**Required work**. Render the material from the line containing "Which do you think, from" through the line containing "the shallow water at (x=212, y=180), the", inclusive, as a Markdown table. Use the columns Row and Line text, giving each nonblank line its own numbered row and omitting blank lines.
[Start Raw records]
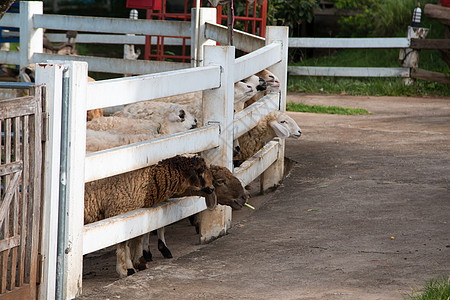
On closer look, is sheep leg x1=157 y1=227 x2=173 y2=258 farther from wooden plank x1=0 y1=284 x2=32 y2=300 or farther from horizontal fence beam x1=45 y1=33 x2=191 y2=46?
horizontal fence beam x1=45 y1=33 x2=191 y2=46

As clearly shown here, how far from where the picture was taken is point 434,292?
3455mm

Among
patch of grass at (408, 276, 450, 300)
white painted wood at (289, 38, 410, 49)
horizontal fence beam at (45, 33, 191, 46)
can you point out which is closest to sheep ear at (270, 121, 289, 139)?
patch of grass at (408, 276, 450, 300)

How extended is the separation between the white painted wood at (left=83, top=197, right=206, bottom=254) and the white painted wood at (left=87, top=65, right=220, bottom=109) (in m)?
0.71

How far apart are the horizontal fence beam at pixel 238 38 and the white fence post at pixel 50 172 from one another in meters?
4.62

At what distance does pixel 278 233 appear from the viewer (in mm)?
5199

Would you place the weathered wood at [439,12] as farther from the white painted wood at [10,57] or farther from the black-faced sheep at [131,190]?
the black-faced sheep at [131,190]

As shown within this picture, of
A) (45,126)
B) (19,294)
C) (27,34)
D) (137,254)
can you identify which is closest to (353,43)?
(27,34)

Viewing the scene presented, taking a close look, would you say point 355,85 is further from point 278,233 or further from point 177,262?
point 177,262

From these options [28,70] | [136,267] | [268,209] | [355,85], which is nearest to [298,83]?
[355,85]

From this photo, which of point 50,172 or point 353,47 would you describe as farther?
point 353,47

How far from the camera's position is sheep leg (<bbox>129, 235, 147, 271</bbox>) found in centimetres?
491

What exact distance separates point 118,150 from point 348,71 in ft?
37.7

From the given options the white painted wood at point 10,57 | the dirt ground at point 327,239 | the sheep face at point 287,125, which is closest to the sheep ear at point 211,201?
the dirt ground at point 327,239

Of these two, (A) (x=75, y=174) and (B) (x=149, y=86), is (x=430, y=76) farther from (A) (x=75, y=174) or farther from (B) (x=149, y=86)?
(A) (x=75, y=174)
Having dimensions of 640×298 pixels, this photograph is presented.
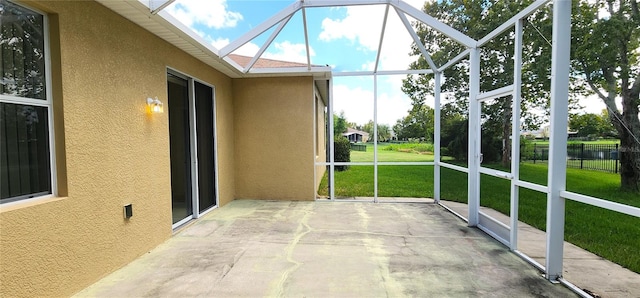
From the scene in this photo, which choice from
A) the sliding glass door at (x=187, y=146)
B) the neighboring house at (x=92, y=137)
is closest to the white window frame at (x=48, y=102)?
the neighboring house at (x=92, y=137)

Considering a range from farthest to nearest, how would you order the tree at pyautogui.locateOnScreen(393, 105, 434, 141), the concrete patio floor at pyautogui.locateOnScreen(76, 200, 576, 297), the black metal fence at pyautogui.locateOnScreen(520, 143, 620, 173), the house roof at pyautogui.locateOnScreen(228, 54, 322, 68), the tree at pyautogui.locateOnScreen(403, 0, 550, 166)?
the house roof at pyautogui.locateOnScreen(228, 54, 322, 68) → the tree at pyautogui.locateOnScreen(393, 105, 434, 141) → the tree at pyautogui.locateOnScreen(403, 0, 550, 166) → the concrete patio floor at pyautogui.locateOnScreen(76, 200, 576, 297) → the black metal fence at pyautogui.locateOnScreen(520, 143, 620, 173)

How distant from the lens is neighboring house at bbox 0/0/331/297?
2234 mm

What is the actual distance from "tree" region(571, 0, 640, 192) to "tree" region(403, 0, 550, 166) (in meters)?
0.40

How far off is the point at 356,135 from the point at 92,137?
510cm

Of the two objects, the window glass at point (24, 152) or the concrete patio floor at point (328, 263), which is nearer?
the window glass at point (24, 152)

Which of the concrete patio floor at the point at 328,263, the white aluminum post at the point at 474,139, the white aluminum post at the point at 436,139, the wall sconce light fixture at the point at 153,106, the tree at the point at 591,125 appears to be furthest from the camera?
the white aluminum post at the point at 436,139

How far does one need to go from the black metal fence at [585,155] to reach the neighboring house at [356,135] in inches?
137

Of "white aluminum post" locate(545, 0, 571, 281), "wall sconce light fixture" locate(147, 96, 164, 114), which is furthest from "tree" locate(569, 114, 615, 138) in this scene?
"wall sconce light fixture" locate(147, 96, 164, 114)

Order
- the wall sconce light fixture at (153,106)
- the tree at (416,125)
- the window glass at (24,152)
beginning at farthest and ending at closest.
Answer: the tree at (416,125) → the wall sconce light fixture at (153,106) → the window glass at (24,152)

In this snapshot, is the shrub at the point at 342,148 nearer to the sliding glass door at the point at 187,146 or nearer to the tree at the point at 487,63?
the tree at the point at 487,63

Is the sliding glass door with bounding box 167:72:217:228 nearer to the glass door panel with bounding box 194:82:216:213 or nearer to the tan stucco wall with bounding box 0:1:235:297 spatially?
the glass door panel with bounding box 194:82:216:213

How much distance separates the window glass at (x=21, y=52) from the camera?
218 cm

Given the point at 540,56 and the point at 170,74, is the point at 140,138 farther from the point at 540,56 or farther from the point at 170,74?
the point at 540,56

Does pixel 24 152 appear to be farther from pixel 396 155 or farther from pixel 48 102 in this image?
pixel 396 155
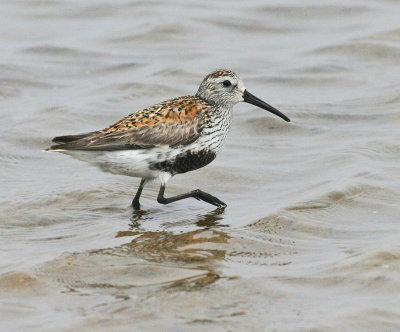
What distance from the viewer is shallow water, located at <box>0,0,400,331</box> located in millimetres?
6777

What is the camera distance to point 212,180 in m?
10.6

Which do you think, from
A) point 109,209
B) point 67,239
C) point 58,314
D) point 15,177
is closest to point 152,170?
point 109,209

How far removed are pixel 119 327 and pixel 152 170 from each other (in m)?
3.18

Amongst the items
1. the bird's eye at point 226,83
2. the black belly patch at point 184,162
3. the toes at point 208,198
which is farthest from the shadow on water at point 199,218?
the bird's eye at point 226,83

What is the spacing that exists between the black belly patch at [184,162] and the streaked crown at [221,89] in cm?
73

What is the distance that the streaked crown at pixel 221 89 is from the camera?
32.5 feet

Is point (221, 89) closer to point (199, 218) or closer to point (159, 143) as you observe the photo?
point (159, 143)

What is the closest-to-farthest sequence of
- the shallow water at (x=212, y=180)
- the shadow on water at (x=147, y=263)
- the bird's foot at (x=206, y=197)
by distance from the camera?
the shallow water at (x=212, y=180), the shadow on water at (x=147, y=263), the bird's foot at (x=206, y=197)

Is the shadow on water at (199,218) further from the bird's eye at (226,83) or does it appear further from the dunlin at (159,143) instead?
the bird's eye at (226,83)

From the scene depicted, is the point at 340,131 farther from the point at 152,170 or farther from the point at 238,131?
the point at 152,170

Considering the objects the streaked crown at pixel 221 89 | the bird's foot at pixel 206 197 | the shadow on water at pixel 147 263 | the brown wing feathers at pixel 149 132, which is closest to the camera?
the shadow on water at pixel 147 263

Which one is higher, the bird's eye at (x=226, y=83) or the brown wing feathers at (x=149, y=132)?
[End Raw records]
**Full response**.
| Row | Line text |
|---|---|
| 1 | Which do you think, from |
| 2 | A) point 109,209 |
| 3 | B) point 67,239 |
| 4 | C) point 58,314 |
| 5 | D) point 15,177 |
| 6 | is closest to point 152,170? |
| 7 | point 109,209 |
| 8 | How far removed are pixel 119 327 and pixel 152 170 from each other (in m)? |
| 9 | 3.18 |
| 10 | Amongst the items |
| 11 | 1. the bird's eye at point 226,83 |
| 12 | 2. the black belly patch at point 184,162 |
| 13 | 3. the toes at point 208,198 |
| 14 | which is farthest from the shadow on water at point 199,218? |
| 15 | the bird's eye at point 226,83 |
| 16 | What is the spacing that exists between the black belly patch at [184,162] and the streaked crown at [221,89] in cm? |
| 17 | 73 |
| 18 | What is the distance that the streaked crown at pixel 221 89 is from the camera? |
| 19 | 32.5 feet |
| 20 | Is point (221, 89) closer to point (199, 218) or closer to point (159, 143) as you observe the photo? |
| 21 | point (159, 143) |
| 22 | What is the closest-to-farthest sequence of |
| 23 | - the shallow water at (x=212, y=180) |
| 24 | - the shadow on water at (x=147, y=263) |
| 25 | - the bird's foot at (x=206, y=197) |
| 26 | by distance from the camera? |
| 27 | the shallow water at (x=212, y=180), the shadow on water at (x=147, y=263), the bird's foot at (x=206, y=197) |